Depending on the order in which we add and remove elements there are two basic data structures: stack and queue. The stack is like a pile of books - we can only add a new book on the top and we can remove only the last book. Similarly with the queue we can add a new element only at the end of the queue but contrary to the stack we remove an element only from the front of the queue:
 |  |
The stack is also known as a structure with LIFO (Last In - First Out) access. The queue is a FIFO (First In - First Out) structure.
The stack can be implemented efficiently both with an array list and with a linked list. The following table shows the method calls that are needed for implementing the three stack operations, i.e. creation of a new stack, pushing an element into the stack, and poping the element from the stack:
| ArrayList | LinkedList | |
| new | list = new ArrayList(); | list = new LinkedList(); |
| push | list.add(element); | list.push(element); |
| pop | element = list.remove(list.size()-1); | element = list.pop(); |
The efficient implementation for a queue requires that elements can be removed from the top of the queue in a constant time. This is possible only by using a linked list. The operations with a queue are: creation of a new queue, offering an element to the end of the queue, and polling the first element from the queue. The methods that the linked list offers are:
| new | list = new LinkedList(); |
| offer | list.offer(element); |
| poll | element = list.poll(); |
The HashSet is another kind of collection where it is guaranteed that the elements form a set. In other words duplicated elements are not allowed. The HashMap is similar but here there is a value associated to every element in the set. For example the following code creates a HashMap which associates a telephone number to every name:
HashMap<String,String> phonebook = new HashMap<String,String>();
phonebook.put("John", "1234");
phonebook.put("Mary", "7125");
Once the map is populated we can retrieve a phone number by name:
System.out.println(phonebook.get("John"));
Similarly it is also possible to remove an element by its key:
phonebook.remove("John");
The class HashSet has similar methods except that it contains only keys and not values:
| boolean add(Object o) | adds an element to the set |
| boolean remove(Object o) | removes the element |
| boolean contains(Object o) | returns true if the element is already in the set |
Since the different data structures has a lot of common,
they are organized in a hierarchy by using interfaces.

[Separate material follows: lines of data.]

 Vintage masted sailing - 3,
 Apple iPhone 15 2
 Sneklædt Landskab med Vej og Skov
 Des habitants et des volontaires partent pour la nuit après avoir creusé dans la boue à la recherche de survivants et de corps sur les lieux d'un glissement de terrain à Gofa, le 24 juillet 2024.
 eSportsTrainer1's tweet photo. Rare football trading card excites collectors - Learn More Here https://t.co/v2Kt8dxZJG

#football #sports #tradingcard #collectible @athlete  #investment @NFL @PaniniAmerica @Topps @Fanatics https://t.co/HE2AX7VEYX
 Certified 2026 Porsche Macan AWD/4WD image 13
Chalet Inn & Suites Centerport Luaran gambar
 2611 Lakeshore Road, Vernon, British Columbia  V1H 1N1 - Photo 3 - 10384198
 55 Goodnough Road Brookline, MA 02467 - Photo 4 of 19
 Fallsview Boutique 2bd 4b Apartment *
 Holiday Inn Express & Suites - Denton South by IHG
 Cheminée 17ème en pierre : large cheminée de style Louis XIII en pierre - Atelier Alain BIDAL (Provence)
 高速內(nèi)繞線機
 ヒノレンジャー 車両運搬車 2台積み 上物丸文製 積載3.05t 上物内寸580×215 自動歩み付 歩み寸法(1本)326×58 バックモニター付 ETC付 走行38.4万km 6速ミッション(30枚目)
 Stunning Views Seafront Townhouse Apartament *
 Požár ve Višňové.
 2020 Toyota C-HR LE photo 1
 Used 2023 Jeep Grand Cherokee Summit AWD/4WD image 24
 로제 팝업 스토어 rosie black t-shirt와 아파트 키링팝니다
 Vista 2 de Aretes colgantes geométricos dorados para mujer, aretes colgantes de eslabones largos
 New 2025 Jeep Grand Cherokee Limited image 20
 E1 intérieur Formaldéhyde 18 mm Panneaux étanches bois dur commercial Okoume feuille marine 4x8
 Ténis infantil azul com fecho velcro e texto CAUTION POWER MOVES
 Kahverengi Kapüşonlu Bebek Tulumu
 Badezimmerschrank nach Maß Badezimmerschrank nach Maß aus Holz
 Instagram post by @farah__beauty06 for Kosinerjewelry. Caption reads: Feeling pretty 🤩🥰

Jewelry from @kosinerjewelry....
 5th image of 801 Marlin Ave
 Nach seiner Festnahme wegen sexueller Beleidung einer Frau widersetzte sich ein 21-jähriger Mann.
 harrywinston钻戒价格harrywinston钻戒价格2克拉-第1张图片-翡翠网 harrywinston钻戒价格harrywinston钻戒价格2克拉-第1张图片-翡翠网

In the picture bellow the yellow color represents an interface and
the green color represents a class:
By using the interface List for instance, one and the same code can be made to work both an array list and a linked list. After all the two data structures are equivalent on an abstract level. However, the different operations in the different structures have different complexity and this has to be taken into account when designing algorithms.